Indian intelligence officer (born 1964)

Ravi Sinha (born 14 January 1964) is a retired Indian bureaucrat, spymaster and an IPS officer of the 1988 batch who served as the Secretary of the Research and Analysis Wing (R&AW) of India.

== Early life and career ==
Sinha was born on 14 January 1964 in the city of Arrah, located in Bhojpur district in the state of Bihar. His father was a professor in Dhanbad and the family used to travel between the two towns regularly. The family relocated to the city permanently after his father retired. Sinha graduated from St. Stephen's College, Delhi. He joined the Indian Police Service (IPS) in the 1988 batch and was assigned to the Madhya Pradesh cadre. In 2000, he was reassigned to Chhattisgarh, the new state was split off from Madhya Pradesh. Sinha served as the Superintendent of Police of Durg and also at the state capital Raipur. He then chose to transfer to police intelligence, and was deputed to the Research & Analysis Wing (R&AW).
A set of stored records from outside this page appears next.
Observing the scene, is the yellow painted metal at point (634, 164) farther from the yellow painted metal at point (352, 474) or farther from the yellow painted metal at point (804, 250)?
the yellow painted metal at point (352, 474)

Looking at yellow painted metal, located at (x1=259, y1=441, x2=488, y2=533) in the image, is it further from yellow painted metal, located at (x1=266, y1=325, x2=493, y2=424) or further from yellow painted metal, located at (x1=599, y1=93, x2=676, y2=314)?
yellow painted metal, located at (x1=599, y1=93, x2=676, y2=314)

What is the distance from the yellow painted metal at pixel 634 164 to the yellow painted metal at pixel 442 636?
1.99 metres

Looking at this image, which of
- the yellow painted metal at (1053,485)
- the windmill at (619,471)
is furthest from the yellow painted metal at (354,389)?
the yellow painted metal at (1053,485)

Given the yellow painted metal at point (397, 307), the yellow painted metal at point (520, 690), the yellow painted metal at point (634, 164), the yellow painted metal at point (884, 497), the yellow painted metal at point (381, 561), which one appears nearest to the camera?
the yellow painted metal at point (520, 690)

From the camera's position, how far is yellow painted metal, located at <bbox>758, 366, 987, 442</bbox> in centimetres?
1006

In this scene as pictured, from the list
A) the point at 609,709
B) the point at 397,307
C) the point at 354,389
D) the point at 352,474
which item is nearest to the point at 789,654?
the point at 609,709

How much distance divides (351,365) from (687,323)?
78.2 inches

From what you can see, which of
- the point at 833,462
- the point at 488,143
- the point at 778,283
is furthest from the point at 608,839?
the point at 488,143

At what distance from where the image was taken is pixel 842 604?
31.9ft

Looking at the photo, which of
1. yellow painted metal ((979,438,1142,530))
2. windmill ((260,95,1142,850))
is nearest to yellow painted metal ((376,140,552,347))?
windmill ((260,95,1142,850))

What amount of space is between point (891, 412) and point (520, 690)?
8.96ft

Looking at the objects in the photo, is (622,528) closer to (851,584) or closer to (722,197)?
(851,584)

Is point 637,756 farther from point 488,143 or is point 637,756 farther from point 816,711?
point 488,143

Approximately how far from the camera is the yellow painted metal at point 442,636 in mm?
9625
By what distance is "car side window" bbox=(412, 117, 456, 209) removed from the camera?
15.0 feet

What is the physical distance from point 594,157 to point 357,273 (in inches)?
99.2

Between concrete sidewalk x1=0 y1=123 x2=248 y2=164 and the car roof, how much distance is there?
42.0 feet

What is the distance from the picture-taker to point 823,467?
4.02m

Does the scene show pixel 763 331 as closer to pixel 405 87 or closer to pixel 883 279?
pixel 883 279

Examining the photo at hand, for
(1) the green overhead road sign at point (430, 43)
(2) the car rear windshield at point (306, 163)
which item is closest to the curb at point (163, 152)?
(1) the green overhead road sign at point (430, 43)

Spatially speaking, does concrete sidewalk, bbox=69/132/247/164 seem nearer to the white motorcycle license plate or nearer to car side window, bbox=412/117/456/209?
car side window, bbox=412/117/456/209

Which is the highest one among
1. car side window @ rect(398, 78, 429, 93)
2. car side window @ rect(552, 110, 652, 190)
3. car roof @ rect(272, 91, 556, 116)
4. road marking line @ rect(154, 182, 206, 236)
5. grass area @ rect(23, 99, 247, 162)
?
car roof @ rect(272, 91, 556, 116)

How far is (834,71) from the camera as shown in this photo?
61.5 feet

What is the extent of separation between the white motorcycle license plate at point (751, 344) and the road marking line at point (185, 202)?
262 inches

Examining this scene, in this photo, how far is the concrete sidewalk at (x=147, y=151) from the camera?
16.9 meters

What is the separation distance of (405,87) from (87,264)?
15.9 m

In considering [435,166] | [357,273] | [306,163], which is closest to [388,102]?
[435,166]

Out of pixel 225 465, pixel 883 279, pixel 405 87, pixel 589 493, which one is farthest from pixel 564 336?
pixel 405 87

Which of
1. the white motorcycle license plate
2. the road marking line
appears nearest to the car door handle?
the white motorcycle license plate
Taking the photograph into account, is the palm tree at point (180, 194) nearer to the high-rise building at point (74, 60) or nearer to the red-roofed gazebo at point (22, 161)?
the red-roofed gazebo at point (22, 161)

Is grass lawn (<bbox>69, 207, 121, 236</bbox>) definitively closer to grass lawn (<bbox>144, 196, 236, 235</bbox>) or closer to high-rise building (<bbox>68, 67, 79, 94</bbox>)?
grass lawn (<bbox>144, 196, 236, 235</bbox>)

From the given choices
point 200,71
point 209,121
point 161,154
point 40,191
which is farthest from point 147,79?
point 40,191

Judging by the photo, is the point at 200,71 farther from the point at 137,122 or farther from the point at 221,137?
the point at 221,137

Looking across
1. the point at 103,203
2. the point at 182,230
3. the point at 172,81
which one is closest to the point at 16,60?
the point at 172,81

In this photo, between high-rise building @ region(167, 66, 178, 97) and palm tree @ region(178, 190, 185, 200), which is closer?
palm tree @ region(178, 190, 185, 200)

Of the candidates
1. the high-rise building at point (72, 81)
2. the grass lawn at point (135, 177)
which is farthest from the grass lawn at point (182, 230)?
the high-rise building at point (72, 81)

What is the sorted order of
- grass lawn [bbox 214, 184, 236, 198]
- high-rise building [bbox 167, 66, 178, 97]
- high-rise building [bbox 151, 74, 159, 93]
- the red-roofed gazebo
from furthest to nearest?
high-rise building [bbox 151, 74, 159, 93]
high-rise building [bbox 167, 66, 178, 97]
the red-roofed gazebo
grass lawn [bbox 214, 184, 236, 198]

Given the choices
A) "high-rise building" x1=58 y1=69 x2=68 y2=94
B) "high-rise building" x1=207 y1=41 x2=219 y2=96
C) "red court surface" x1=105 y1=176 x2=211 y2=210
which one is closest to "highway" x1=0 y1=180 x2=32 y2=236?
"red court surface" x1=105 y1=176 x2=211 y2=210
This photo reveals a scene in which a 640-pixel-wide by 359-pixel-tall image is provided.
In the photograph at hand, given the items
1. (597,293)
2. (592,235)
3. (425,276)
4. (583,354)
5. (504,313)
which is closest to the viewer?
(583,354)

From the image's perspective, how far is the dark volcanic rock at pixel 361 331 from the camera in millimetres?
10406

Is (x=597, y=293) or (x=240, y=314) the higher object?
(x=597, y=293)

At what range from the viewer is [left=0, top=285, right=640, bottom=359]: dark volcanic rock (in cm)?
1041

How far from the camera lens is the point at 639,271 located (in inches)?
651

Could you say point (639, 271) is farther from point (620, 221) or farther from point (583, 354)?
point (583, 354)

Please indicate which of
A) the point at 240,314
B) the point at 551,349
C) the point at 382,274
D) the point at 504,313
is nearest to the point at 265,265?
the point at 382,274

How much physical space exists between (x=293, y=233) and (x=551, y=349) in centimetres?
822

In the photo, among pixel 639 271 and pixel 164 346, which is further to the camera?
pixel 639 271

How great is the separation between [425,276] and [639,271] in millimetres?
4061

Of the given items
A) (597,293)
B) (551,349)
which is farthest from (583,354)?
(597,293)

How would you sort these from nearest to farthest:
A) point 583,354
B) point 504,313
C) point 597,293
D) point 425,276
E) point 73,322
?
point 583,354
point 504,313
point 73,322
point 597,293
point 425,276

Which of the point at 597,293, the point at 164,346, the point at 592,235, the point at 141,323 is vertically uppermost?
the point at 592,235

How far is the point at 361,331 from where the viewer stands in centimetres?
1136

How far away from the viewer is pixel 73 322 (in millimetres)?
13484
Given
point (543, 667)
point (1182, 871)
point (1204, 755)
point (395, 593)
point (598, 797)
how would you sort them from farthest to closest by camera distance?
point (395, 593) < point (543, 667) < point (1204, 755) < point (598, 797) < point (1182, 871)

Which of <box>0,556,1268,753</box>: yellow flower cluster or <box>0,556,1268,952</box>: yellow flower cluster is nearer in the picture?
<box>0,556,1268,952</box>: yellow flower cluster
Sinha was promoted to the office of Secretary, R&AW on 1 July 2023. He was previously the chief of the R&AW operations wing for seven years. Sinha has significant experience in Kashmir, Northeast India and areas affected by the Naxalite insurgency. Sinha was set to retire in January 2024 but received an extension. According to a report by NDTV, Sinha has operated in Kashmir, Ladakh and Punjab, and also served as a consular general in Hong Kong for four years. Sinha is also said to have served in Bhutan, China and The Hague. He is considered an expert on Pakistan, Myanmar and the Khalistan movement

Sinha retired as Secretary, R&AW on 30 June 2025. His tenure saw the 2024 Bengaluru cafe bombing, and the emergence of The Resistance Front (TRF) in Kashmir as an arm of the Lashkar-e-Taiba. A report in The Sunday Guardian claimed Sinha tackled terrorism in mainland India and also reduced the TRF threat. The report also noted how 30 terrorists were killed in Pakistan from 2023 to 2025, overlapping with Singh's tenure. Many terrorists disappeared from public life and lambasted the Pakistani intelligence agency ISI (Inter-Services Intelligence) for not protecting them. The report also lauded Indian activities in South Asia and elsewhere during Sinha's time in office. After retiring from R&AW, Sinha was appointed a Special Secretary in the Cabinet Secretariat.

During the 2025 India–Pakistan conflict, led by Sinha, R&AW and the National Technical Research Organisation prepared a list of 21 militant bases in Pakistan. Out of these 25, nine high-priority bases were selected and bombed on 7 May.